自治体合同法務研究会・北九州
毎年、全国の自治体職員の有志で行われる研究会が今年は九州・小倉で開催されたので参加した。研究会の全体テーマは「いま、新たな地域自治へ」。自治基本条例が全国の自治体で策定され始めて、策定されるべき自治体は一巡したかなと思われるこの時期、自治基本条例の原点に立ち返りつつ、その深めと実践に向けて全体会と分科会が持たれた。
印象深かったのは、松下圭一教授が「自治基本条例を作るだけなら、自分の本を読んでくれれば1週間でできる。簡単に作るのではなく、なるべく時間をかけて作ってほしい」と会場発言されたことだ。自治基本条例が制定されたが首長が変わったため施行されることなく終わった事例もショックだったが、自治基本条例に管理職の宣誓義務を入れたために、首長が変わってもかろうじて自治基本条例が生き残っている事例など、自治の現場は一歩前進二歩後退だ。
これからの自治基本条例に何を盛り込むかというときに、コミュニティ=自治会・町内会・区を取り入れるかどうかという論点がある。木佐教授によると、自治会・町内会は行政末端機関として戦争の遂行にも協力してきた歴史があるために、行政法学ではこれまで触れることがタブーだったが、ニセコ町自治基本条例ではじめて「コミュニティ」を取り上げたということだ。
私はこれまでの弁護士業務の経験から次のような意見を会場から発言した。
自治会・町内会は任意団体だが、実際には、行政は自治会に対して重要な役割を分担させている。
@ 国勢調査の担い手 選挙投票用紙の配布
A 都市公園や公営駐車場等公の施設の管理委託の受託団体
B 開発の同意主体
Cゴミ収集のゴミ集積場の指定
行政は、今や自治会に対する役割分担を抜きにして行政活動を行うことはできないという現実を踏まえるならば、その位置づけを自治基本条例ですることが必要ではないか。
ところで、弁護士である私がこのようなことを言うのは、そこで起因する法的紛争が私のところに持ち込まれたからだ。
@ 府営団地に付設された府営駐車場の管理を自治連駐車場委員会が公社から委託を受けていたが、駐車場使用申込書のとりまとめもしていたところ、住民から提出された申込書を管理委員会が公社に取り次がなかった事例。そのため契約・使用できない。。
A 都市公園の管理を自治連体育振興会が委託されていたが、公園の前に引っ越してきた住民が「利用者の車や夜間まで子供が騒いでいてうるさい」という苦情を自治会に言っても受けてくれないので行政を相手に調停を申し立てた事例。自治連役員は学校統廃合の見返りに公園を受け入れた経緯があるし、公園に隣接して居住しているわけでもないから新住民の思いとの間に温度差がある。

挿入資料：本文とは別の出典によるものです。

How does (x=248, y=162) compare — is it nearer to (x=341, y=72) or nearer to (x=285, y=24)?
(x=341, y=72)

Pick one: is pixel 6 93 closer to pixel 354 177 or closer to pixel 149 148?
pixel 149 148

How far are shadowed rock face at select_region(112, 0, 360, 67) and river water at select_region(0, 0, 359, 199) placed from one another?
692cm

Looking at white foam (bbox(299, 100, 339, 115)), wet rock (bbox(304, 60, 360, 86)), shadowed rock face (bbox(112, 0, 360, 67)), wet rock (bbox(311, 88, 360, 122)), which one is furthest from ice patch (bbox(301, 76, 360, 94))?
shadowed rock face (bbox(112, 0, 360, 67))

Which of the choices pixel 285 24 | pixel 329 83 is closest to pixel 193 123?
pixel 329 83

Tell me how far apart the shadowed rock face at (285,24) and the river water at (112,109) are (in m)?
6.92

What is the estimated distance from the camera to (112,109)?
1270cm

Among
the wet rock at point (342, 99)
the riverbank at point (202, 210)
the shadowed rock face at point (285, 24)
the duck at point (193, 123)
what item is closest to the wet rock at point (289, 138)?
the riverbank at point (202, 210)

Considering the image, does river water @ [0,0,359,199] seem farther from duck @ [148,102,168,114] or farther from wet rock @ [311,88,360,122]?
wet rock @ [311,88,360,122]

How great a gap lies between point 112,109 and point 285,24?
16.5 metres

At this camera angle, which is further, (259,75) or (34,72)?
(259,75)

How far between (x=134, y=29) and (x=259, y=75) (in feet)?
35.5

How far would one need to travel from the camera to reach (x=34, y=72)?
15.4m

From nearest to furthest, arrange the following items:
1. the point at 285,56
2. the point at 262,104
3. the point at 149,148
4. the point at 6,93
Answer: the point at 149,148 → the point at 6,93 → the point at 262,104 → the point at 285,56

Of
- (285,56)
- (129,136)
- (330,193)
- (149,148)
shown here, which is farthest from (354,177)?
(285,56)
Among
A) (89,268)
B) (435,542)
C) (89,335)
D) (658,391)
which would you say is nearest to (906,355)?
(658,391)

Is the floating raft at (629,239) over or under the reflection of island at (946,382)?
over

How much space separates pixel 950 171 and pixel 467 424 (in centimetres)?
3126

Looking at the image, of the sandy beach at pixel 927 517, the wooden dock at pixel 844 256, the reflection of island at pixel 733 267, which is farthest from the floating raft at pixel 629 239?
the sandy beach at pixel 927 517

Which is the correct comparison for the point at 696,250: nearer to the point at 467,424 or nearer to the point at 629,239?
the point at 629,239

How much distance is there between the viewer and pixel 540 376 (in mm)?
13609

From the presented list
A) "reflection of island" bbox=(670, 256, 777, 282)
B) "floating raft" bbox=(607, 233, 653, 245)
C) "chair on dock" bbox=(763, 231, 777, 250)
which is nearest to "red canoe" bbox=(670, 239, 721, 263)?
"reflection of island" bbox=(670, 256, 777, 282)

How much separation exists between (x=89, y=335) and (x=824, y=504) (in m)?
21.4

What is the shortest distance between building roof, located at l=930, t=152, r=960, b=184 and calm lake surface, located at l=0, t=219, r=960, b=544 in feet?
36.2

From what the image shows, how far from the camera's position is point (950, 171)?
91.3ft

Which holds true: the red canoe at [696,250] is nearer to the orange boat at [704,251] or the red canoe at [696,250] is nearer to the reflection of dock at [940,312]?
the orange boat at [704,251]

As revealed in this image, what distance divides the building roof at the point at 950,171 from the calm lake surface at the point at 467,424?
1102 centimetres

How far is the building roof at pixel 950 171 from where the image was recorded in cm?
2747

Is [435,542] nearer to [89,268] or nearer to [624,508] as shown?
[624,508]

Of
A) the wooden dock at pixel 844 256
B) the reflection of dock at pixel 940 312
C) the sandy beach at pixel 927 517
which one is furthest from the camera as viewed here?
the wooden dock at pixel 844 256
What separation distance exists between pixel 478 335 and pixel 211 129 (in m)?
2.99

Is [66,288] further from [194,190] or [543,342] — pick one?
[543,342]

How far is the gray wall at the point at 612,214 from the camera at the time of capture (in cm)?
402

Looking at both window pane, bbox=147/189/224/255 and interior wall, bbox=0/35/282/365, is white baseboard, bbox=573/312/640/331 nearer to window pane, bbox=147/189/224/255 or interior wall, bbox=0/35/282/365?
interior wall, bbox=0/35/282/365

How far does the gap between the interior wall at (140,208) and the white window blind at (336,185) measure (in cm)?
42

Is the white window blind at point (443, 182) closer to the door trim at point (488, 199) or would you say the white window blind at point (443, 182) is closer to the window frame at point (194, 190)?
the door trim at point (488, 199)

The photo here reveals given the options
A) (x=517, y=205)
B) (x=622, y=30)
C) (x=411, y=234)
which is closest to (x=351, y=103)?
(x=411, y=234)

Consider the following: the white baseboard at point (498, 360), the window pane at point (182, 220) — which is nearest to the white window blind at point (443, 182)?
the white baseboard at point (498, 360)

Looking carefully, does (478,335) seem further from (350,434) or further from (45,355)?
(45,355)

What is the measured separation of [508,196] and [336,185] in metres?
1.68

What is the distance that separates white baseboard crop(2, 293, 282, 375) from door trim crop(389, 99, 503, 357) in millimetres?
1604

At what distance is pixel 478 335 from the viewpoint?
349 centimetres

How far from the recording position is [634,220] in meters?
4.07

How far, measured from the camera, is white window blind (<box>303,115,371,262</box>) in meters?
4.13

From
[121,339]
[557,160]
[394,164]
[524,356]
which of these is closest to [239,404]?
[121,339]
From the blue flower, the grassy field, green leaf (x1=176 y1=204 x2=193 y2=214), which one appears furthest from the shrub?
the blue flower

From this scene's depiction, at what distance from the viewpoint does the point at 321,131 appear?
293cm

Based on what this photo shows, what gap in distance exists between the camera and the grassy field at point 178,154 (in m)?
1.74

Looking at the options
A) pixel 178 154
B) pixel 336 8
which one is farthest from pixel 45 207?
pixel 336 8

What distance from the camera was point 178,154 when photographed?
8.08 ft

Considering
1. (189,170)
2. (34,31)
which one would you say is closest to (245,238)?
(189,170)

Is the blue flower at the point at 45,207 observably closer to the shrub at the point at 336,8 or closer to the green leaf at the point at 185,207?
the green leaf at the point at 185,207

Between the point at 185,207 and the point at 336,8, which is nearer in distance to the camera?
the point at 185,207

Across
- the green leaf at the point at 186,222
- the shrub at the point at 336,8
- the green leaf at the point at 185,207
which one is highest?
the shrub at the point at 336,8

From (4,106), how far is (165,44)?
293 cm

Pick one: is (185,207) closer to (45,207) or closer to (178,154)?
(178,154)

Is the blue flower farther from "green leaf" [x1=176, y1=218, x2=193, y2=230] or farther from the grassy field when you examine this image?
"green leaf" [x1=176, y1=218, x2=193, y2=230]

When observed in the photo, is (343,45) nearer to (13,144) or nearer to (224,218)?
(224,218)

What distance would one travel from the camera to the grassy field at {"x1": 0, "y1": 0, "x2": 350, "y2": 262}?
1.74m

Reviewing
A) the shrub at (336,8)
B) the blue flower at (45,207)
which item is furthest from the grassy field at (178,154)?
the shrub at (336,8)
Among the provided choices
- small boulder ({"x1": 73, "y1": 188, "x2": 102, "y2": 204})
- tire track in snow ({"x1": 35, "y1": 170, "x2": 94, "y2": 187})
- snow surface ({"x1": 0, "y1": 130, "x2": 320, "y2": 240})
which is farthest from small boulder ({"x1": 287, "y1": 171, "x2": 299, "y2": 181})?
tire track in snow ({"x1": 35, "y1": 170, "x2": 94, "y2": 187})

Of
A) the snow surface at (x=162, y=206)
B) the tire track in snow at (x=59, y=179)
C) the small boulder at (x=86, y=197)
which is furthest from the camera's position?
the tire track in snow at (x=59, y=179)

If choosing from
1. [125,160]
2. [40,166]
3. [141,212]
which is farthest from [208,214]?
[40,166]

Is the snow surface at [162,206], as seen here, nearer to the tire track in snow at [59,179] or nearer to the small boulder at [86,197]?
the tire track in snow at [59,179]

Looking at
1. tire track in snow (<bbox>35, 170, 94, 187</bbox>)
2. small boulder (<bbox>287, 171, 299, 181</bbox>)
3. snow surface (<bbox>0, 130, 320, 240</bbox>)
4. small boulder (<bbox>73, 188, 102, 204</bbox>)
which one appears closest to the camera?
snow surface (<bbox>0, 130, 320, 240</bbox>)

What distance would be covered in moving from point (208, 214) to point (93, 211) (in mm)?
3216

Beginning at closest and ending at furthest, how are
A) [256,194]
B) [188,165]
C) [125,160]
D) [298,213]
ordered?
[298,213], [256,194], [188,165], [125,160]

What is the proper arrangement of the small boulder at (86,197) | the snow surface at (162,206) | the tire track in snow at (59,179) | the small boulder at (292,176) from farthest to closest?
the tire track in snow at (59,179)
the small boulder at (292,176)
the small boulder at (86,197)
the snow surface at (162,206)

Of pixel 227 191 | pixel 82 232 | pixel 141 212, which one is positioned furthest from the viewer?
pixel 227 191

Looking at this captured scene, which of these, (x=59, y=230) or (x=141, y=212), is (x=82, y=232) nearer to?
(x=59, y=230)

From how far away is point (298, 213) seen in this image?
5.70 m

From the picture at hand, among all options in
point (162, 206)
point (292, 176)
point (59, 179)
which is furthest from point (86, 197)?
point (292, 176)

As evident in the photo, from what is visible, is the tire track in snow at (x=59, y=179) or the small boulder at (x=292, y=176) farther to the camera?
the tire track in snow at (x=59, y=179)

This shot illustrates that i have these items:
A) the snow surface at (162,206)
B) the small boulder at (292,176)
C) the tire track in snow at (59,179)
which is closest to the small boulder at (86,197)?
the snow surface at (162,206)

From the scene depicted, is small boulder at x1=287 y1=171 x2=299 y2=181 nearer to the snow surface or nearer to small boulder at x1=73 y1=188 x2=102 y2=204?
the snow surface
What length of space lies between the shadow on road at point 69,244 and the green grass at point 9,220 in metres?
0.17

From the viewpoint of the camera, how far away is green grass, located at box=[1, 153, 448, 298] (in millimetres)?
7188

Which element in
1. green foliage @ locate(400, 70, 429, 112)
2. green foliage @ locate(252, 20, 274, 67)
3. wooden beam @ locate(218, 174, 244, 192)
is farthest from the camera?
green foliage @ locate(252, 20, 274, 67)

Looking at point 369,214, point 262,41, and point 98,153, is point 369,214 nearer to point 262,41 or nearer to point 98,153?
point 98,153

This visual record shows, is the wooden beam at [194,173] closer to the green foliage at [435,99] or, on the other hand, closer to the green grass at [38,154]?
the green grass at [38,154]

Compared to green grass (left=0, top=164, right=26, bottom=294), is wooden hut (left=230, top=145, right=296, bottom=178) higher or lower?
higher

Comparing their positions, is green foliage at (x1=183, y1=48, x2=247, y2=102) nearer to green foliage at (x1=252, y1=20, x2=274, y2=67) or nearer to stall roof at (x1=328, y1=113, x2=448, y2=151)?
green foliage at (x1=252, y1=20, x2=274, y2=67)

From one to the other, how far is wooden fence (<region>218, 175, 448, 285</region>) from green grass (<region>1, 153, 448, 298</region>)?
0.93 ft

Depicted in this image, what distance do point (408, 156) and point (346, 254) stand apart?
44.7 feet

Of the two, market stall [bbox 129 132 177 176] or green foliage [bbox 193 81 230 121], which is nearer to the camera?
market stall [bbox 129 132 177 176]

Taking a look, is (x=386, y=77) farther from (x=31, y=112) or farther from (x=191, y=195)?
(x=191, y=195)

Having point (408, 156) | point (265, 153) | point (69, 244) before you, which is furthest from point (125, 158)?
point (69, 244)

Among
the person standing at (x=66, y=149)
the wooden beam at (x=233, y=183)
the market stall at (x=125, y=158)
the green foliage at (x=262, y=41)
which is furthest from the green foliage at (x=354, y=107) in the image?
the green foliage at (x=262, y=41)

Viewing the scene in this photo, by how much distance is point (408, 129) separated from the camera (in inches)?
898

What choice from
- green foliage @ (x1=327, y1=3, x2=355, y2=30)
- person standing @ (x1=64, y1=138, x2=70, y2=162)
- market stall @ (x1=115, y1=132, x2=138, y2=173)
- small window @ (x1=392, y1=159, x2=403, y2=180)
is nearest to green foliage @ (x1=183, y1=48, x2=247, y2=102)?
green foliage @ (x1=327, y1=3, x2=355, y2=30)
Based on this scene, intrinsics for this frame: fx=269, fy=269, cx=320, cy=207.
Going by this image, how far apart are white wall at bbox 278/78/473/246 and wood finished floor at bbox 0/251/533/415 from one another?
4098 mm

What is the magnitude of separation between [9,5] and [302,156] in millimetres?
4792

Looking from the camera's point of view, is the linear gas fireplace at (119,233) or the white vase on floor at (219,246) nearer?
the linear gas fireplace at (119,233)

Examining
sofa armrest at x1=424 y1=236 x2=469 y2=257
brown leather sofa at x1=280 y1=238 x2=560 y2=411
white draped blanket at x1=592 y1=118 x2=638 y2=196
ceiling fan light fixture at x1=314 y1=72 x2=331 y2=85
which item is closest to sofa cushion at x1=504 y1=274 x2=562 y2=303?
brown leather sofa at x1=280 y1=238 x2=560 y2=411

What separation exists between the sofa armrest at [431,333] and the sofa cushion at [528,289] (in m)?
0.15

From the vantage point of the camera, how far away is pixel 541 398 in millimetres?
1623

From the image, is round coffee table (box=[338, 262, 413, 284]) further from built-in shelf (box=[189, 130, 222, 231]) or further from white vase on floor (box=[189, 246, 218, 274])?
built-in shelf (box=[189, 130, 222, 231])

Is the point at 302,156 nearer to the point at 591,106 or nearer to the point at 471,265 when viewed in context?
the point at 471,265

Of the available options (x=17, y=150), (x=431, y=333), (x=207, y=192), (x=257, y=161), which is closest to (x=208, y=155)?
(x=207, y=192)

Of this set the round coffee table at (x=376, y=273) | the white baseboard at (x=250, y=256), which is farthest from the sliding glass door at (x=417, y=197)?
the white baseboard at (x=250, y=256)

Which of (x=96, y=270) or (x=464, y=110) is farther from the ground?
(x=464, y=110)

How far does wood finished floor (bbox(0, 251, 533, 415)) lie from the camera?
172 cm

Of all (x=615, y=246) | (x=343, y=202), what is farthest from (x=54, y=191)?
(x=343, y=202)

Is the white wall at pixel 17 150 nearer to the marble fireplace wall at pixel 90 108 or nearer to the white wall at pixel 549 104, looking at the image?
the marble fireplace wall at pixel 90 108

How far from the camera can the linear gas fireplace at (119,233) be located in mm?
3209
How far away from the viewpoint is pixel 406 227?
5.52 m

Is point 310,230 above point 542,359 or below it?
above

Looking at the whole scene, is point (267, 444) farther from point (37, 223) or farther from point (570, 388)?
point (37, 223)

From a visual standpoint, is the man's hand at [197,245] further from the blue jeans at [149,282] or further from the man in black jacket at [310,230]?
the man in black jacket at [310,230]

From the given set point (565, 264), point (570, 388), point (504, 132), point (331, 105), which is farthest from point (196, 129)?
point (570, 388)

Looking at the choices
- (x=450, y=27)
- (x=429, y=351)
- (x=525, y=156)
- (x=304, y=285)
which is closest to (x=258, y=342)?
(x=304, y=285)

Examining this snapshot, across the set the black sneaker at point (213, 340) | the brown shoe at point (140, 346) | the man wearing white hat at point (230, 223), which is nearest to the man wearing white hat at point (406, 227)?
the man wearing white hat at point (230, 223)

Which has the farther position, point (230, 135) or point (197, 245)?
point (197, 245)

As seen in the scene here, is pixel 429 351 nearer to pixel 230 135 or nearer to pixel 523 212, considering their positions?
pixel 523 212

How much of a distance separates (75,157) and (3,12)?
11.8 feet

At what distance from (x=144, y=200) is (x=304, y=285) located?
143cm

B 開発指導要綱は開発許可申請にあたって地元同意書の添付を求めているところ、旧住民=農地所有者主体の自治会役員が開発予定地に隣接する団地=新住民の意向も聞かずに開発に同意した事例。後に開発許可取消訴訟となった。
C 区役員の意向に反対して区費を支払わない住民に対して村八分をして区のゴミ集積場を使用させない事例。
D 区長が県会議員の親族の経営する建築会社に会館工事を発注して、必要のない工事や水増し請求をさせて、いわば区の公金を横領した事例。
E 市議会議員を兼務する区長が区の会計も一手に引き受けていたのを悪用して区の公金を横領した事例。
現実の行政で重要な役割を与えられ、多額の公金も投入されているのに、その構成員である住民(特に新住民)と自治会(特に旧住民が役員となっている場合)の間で紛争が生じており、しかも、自治会内部の民主主義が機能しておらず、かつ、自治会の規約をはじめとする内部統制に不備がある場合は、その解決が極めて困難になっている。自治会内の内部統制ルールの確立、民主的運営の確立に行政が関与すべきであり、自治基本条例にも自治会が民主的統治ルールを採用すべきこと、あるいは自治会の基本的民主的構造を明確に定めるべきではないか。
「草の根民主主義」の草の根が枯れかかっている。草の根を大切に育て上げる力・取組が問われている。パネリストが言っていたが、これまで実は当然の前提としていた「地域自治組織の意思決定システムの再構築」が必要な時期が来ている。